**About this exercise:** Write out again, exactly, the lines below starting at the one with "scientific name: Lophura nycthemera" and ending at the one with "common name: california ground squirrel".
═════ Exercise data ═════
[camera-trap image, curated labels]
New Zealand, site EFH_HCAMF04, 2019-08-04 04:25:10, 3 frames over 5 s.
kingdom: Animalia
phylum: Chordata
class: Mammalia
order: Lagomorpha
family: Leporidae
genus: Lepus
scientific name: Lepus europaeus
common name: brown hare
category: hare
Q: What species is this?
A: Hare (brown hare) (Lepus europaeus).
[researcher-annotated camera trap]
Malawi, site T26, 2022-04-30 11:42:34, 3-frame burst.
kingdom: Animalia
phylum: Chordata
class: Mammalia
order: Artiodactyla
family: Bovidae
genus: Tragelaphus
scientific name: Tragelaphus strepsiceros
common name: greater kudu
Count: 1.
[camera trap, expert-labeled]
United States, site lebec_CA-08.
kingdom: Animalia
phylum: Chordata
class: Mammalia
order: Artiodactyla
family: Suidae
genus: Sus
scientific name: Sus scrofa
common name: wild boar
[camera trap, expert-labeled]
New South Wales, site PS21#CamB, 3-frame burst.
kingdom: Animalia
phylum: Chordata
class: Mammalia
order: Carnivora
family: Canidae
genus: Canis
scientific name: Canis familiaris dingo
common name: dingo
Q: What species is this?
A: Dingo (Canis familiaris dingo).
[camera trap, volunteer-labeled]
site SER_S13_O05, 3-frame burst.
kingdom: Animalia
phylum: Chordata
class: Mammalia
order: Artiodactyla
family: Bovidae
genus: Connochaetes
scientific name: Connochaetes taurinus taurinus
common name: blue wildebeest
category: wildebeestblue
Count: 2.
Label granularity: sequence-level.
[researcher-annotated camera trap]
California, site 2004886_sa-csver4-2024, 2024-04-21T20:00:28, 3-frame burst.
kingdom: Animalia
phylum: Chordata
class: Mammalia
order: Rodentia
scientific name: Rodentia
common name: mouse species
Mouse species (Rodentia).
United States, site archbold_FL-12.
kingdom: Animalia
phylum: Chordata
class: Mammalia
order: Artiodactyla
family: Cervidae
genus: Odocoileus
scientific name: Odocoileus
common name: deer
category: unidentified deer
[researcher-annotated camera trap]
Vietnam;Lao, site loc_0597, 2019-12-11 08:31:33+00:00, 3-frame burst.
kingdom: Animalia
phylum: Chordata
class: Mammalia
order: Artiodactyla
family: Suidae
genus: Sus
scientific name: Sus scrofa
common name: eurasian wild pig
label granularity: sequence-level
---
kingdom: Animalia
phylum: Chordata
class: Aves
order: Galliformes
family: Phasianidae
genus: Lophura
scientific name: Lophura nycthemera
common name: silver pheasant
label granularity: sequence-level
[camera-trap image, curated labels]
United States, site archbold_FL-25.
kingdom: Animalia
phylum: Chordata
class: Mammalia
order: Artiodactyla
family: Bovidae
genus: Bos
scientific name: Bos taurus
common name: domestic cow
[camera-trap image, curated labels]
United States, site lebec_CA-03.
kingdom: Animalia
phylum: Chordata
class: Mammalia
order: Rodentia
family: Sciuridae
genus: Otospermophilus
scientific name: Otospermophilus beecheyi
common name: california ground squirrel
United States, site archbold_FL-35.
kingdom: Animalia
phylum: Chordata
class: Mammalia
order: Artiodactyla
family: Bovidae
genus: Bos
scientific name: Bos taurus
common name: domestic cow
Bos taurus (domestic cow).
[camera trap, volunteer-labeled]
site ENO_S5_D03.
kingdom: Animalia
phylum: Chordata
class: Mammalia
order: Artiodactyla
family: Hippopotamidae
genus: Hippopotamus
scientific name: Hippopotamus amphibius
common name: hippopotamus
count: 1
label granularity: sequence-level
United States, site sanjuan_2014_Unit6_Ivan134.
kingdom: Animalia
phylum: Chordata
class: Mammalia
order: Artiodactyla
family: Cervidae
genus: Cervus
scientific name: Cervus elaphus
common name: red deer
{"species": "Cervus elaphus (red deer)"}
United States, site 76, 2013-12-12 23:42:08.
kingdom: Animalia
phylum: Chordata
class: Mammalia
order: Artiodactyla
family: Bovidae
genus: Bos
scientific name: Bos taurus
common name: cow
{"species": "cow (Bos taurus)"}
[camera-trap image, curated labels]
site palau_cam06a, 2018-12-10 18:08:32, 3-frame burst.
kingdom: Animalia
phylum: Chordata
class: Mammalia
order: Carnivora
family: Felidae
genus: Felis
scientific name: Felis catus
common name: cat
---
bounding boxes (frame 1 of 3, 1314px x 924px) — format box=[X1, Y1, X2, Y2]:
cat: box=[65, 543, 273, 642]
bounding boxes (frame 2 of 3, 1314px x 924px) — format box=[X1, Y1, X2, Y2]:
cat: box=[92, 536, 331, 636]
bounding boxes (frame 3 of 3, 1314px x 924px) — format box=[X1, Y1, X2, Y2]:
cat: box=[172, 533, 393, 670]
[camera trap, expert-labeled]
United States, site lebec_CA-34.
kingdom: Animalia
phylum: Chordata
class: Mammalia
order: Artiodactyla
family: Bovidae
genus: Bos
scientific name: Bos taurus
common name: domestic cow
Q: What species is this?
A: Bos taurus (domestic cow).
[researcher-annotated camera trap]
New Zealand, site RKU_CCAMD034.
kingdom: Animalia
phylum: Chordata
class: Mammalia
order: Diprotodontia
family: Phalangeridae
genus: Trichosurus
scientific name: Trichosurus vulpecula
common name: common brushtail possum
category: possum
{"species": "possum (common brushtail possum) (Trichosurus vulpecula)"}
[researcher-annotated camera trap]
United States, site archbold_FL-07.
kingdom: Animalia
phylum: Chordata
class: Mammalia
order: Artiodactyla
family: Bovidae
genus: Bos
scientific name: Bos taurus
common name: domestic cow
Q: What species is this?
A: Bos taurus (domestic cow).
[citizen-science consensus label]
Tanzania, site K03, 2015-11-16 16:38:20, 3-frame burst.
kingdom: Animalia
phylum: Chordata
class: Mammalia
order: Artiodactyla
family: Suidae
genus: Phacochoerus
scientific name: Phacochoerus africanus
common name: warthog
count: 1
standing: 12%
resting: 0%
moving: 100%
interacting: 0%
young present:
═════
**Written solution:**
scientific name: Lophura nycthemera
common name: silver pheasant
label granularity: sequence-level
[camera-trap image, curated labels]
United States, site archbold_FL-25.
kingdom: Animalia
phylum: Chordata
class: Mammalia
order: Artiodactyla
family: Bovidae
genus: Bos
scientific name: Bos taurus
common name: domestic cow
[camera-trap image, curated labels]
United States, site lebec_CA-03.
kingdom: Animalia
phylum: Chordata
class: Mammalia
order: Rodentia
family: Sciuridae
genus: Otospermophilus
scientific name: Otospermophilus beecheyi
common name: california ground squirrel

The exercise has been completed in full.